WHAT IS EXPECTED:
Copy the data word for word, beginning at the line that contains "What is the measured" and ending after the line that contains "What is the proper".

MATERIAL PROVIDED:
******************************
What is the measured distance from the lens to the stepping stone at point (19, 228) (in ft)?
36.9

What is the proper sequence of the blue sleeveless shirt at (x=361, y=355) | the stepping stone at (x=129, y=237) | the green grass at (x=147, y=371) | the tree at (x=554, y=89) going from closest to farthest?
******************************
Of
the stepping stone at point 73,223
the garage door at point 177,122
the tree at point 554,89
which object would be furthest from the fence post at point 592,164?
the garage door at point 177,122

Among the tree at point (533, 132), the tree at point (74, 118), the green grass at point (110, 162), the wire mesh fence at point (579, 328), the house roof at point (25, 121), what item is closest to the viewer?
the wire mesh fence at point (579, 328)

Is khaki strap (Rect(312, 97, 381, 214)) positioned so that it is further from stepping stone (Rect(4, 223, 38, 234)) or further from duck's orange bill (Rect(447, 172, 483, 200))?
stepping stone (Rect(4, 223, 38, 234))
******************************
RESULT OF THIS TASK:
What is the measured distance from the lens to the stepping stone at point (19, 228) (in ft)?
36.9

What is the proper sequence of the blue sleeveless shirt at (x=361, y=355) | the stepping stone at (x=129, y=237) | the green grass at (x=147, y=371) | the tree at (x=554, y=89) going from closest to farthest?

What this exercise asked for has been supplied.